Grad Stories '17: SAU Helped DPT Grad Push Past Tragedy


12/14/2017

Grad Stories '17

When Kevin Wendling '16 tells his future physical therapy clients they can push through any challenge, he will be speaking from powerful personal experience.

Wendling was a month past earning his St. Ambrose Bachelor of Exercise Science degree and a few weeks into a summer class in the Doctor of Physical Therapy program when both his mother and father died when they were struck by an automobile while bicycling near their home in Morris, Ill.

Wendling went home on June 21, 2016, to mourn with his brother Ryan, his paternal grandparents and other close friends and family, including many from St. Ambrose who attended the funeral.

Then, he was back in a DPT classroom within a week.

Now, having battled through grief while working through the rigor of SAU's highly regarded DPT program, Wendling graduated on schedule Saturday at the Davenport RiverCenter.

Grad Stories '17

Kevin Wendling

'From the day that it happened, the St. Ambrose community was just powerfully present. Everywhere I turned, people were there for me, willing to talk and do whatever they could to help.'

His parents weren't there, as they were in May of 2016, but there to cheer him on was brother Ryan, who last week received his Master of Business Administration degree from Valparaiso University. So were their paternal grandparents and Kevin's girlfriend, Ellen Witte, who will graduate from the DPT program next December.

As importantly, Wendling said, he was surrounded by the DPT classmates, faculty and staff who provided so much of the emotional support he has needed to process the tragedy and progress through the program over the past 18 months.

"From the day that it happened, the St. Ambrose community was just powerfully present," he said. "It wasn't overwhelming. I had the space to grieve in my own way. But everywhere I turned, people were there for me, willing to talk and do whatever they could to help."

Mike Puthoff, PhD, professor and outgoing director of the DPT program, said Wendling's quick return to St. Ambrose almost certainly was the most comforting way to deal with the tragedy.

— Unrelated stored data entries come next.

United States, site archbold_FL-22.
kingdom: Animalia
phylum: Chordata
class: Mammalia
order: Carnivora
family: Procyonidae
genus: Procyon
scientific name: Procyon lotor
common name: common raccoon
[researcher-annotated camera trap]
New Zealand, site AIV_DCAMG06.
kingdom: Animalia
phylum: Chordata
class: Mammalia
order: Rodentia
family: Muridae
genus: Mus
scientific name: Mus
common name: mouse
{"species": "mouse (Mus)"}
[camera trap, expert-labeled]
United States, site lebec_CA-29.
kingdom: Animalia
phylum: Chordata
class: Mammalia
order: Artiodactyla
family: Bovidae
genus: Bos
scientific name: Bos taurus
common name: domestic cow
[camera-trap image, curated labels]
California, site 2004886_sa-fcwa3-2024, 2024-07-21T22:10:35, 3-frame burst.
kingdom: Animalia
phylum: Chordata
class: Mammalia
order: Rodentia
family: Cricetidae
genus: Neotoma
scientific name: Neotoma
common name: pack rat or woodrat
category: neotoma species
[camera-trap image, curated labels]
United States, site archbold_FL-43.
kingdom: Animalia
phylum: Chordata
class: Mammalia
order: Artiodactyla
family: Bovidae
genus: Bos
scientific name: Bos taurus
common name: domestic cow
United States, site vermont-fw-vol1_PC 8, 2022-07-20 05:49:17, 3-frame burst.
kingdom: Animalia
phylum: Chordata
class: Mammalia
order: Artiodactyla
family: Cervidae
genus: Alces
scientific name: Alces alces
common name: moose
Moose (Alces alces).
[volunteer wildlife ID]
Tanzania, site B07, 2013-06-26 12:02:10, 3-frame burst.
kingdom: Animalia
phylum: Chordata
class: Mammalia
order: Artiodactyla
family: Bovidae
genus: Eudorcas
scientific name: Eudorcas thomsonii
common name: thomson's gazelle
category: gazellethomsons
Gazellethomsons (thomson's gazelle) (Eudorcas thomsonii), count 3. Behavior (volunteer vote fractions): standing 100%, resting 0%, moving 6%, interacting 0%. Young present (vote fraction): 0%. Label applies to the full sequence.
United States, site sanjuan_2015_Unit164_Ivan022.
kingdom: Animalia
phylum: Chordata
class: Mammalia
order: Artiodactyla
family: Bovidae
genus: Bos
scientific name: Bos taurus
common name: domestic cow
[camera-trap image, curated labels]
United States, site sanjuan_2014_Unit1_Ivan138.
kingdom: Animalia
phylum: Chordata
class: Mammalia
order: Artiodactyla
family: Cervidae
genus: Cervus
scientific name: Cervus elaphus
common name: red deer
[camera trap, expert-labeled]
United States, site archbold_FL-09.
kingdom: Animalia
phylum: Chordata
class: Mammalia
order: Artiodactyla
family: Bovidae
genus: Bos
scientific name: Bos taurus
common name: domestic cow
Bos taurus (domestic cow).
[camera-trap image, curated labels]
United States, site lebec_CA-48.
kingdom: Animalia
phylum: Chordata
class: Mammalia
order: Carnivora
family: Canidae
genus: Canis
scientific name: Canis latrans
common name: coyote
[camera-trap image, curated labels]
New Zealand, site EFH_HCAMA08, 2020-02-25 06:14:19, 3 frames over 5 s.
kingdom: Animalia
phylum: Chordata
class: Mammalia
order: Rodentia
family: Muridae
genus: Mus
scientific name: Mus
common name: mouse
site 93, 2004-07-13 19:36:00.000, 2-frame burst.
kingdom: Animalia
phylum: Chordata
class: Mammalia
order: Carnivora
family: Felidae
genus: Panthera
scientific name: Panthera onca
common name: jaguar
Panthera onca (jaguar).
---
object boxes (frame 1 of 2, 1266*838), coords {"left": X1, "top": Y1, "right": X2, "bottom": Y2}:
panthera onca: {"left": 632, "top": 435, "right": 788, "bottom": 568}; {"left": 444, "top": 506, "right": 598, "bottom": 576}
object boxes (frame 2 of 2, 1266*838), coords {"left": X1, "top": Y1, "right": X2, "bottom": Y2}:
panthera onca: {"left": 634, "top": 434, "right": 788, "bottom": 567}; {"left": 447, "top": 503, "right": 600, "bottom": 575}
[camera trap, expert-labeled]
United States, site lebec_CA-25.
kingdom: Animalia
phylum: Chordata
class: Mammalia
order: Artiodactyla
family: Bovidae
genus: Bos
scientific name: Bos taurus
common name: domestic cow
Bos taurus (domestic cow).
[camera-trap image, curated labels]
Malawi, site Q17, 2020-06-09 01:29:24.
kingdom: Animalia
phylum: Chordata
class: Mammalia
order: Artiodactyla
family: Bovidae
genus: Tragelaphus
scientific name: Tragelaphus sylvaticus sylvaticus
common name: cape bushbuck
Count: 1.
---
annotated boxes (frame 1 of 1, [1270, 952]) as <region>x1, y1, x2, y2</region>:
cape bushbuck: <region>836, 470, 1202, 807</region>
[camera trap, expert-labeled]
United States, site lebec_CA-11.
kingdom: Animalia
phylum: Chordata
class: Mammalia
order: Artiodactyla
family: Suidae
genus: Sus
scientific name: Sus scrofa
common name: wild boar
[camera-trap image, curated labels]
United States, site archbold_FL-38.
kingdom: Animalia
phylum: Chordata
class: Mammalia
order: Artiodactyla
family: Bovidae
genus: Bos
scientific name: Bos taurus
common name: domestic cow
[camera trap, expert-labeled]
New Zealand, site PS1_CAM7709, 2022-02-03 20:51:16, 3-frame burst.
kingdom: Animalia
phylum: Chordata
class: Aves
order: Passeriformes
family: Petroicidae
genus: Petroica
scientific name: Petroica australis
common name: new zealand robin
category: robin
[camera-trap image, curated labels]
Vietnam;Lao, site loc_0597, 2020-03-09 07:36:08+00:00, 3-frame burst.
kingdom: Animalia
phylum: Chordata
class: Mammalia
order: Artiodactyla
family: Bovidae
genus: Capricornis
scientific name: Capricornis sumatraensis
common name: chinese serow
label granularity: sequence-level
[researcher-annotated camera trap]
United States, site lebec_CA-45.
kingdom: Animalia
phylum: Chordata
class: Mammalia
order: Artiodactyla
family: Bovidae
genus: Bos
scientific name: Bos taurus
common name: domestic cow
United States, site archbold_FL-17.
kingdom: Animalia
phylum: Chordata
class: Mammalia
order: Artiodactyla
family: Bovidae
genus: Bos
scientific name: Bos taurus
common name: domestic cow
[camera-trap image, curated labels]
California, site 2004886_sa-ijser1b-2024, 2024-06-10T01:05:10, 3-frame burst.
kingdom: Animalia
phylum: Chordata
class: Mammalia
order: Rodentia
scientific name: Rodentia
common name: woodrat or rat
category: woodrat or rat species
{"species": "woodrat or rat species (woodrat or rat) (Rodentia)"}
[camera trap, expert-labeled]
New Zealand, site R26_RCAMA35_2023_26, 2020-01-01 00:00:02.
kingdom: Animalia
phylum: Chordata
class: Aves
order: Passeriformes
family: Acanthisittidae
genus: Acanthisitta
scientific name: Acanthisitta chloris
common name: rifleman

"He felt like he was coming home, in a way," Puthoff said. "My sense is he got some comfort coming back to the structure of the program but also his many friendships."

A number of those friendships were formed in the course of Wendling's undergraduate career. Those were a busy four years that included participation in virtually every intramural sport offered by the Wellness and Recreation Department; an active role in the SAU's Dance Marathon chapter that was launched by the DPT student organization in the spring of his freshman year; and steady work as a volunteer tutor in the Student Success Center and as a peer assistant in the New Student Seminar.

As a Track One early-admit student to the DPT program, Kevin also managed a challenging academic schedule that allowed him to take doctoral courses while he still was completing his undergraduate degree his senior year.

In the process, he spent lots of classroom time alongside other Track One students who also will earn their DPT degrees on Saturday. One such friend was Heather Birely '16, a non-traditional student, mother of three teen-aged sons, and one of many classmates who offered Wendling support but also drew from his strength.

"As a parent, it amazed me that he was able to somehow everyday push his way through," she said. "He had tough days but I think it also opened him up to a whole new perspective. All of us in this program are Type A personalities, where grades and everything around the program are so important. Then something major happens and you realize what the truly important things are in life."


'There is always going to be a little bit of that bittersweet for all the big moments in my life going forward. "'m going to be happy that I have that sense of achievement for all of the work I put forth to get here.'

Kevin Wendling '16, '17 DPT


Wendling – who will enroll in the St. Ambrose DPT program's post-professional clinical orthopedic residency program after his graduation – believes his experience with personal tragedy will make him a more empathic therapist.

"There are relationships you build, working with your clients sometimes five days a week," he said. "I think my life story and the things I've experienced can help me see their perspective, too."

He will also carry the life-enriching lessons he learned at St. Ambrose, where he said he felt the pull of Ambrosian community on his first visit. "It just felt like home," he said.

His parents loved St. Ambrose, as well, he said - especially his mother, Janice, who went to small, private college in the midst of an urban neighborhood herself before making a life as a beloved elementary school math teacher.

She and her husband, Mark, an engineer at a nuclear power station, visited Kevin often at St. Ambrose, sometimes just to take in an intramural basketball, volleyball or field hockey contest.

Their final visit was their proudest, of course, and it comforts Kevin to look at photos of the family together for the happy occasion of his graduation just a month before the tragic accident.

He certainly thought of Janice and Mark on Saturday.

"There is always going to be a little bit of that bittersweet for all the big moments in my life going forward," he said. "I'm happy that I have that sense of achievement for all of the work I put forth to get here. I know that my parents are proud of me and I still know they are watching over me. I can smile knowing I did them well, carrying on. They would have wanted me to keep pursuing my dreams, what I wanted, where I was going with life. Holding onto that thought makes it more of a happy moment than a grieving one."